• _Work instruction_
Could you repeat every entry below word for word, leaving out the pictures?

• _Material for the task_
Segment Open
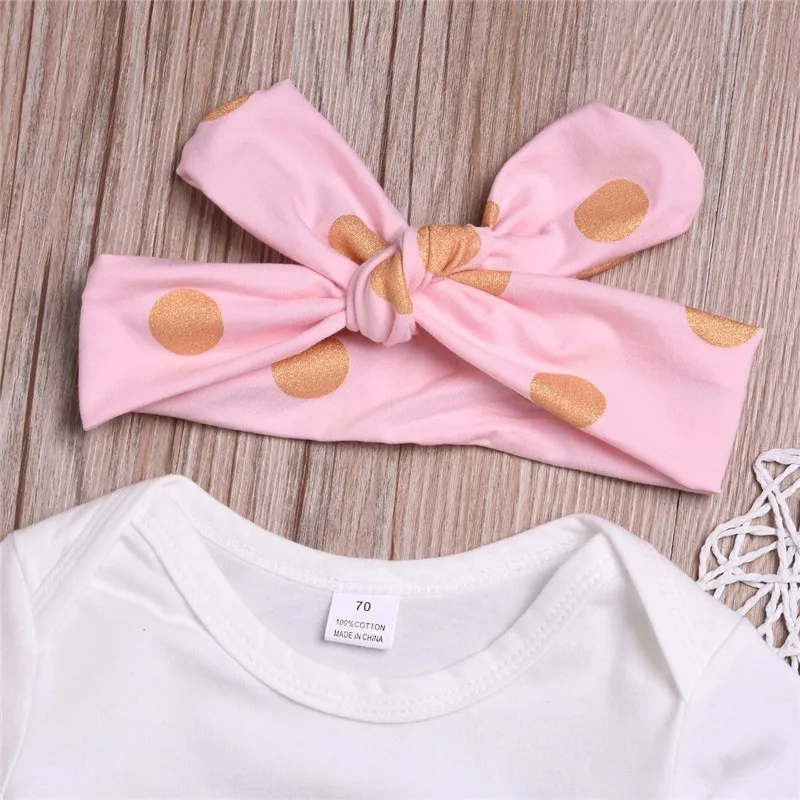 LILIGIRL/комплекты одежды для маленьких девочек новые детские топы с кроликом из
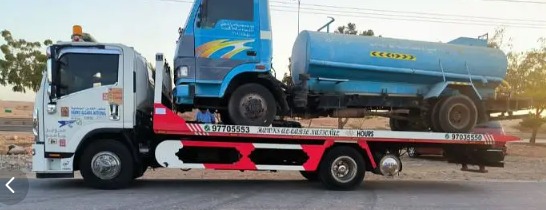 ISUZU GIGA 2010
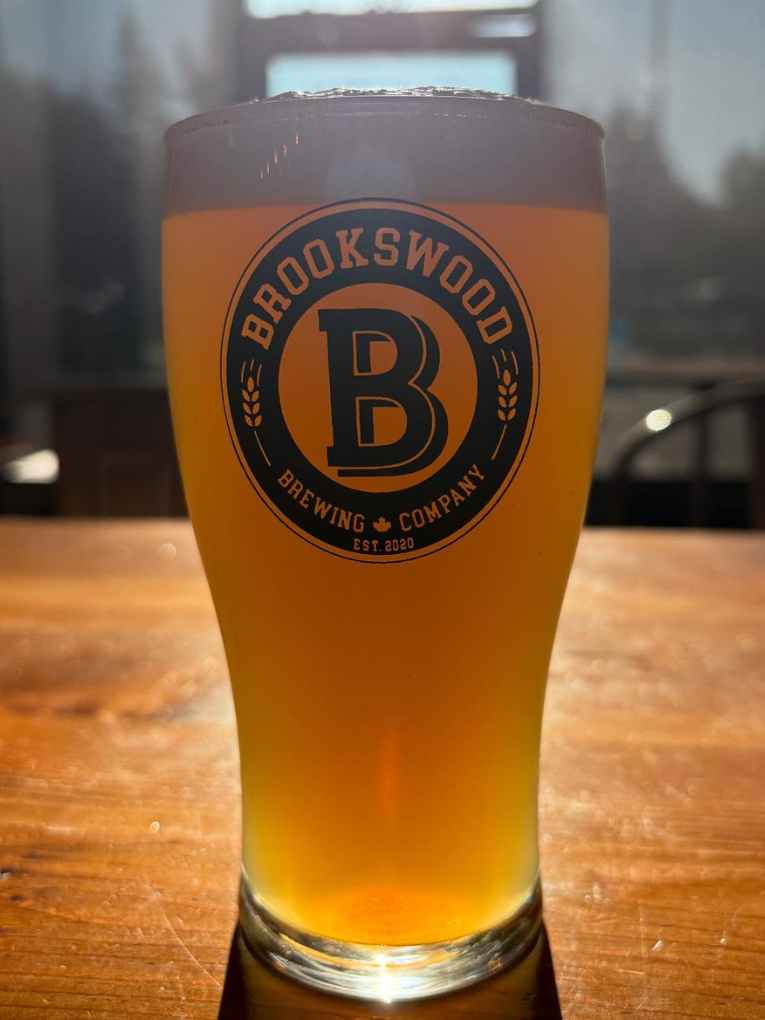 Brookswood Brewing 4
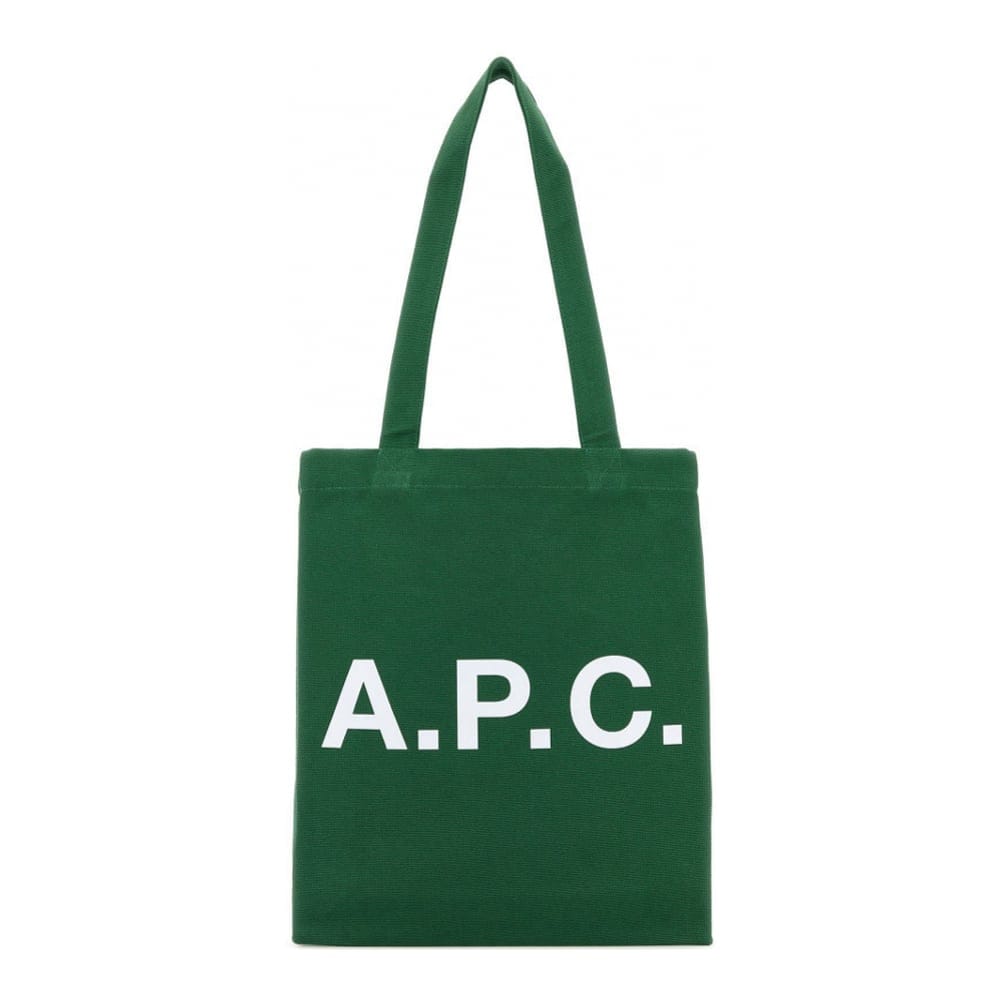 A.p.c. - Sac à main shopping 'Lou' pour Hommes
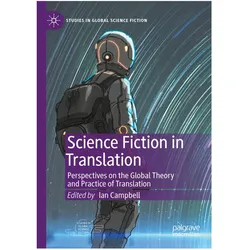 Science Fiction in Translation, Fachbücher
Segment Closed
• _Response for this exercise_
 LILIGIRL/комплекты одежды для маленьких девочек новые детские топы с кроликом из
 ISUZU GIGA 2010
 Brookswood Brewing 4
 A.p.c. - Sac à main shopping 'Lou' pour Hommes
 Science Fiction in Translation, Fachbücher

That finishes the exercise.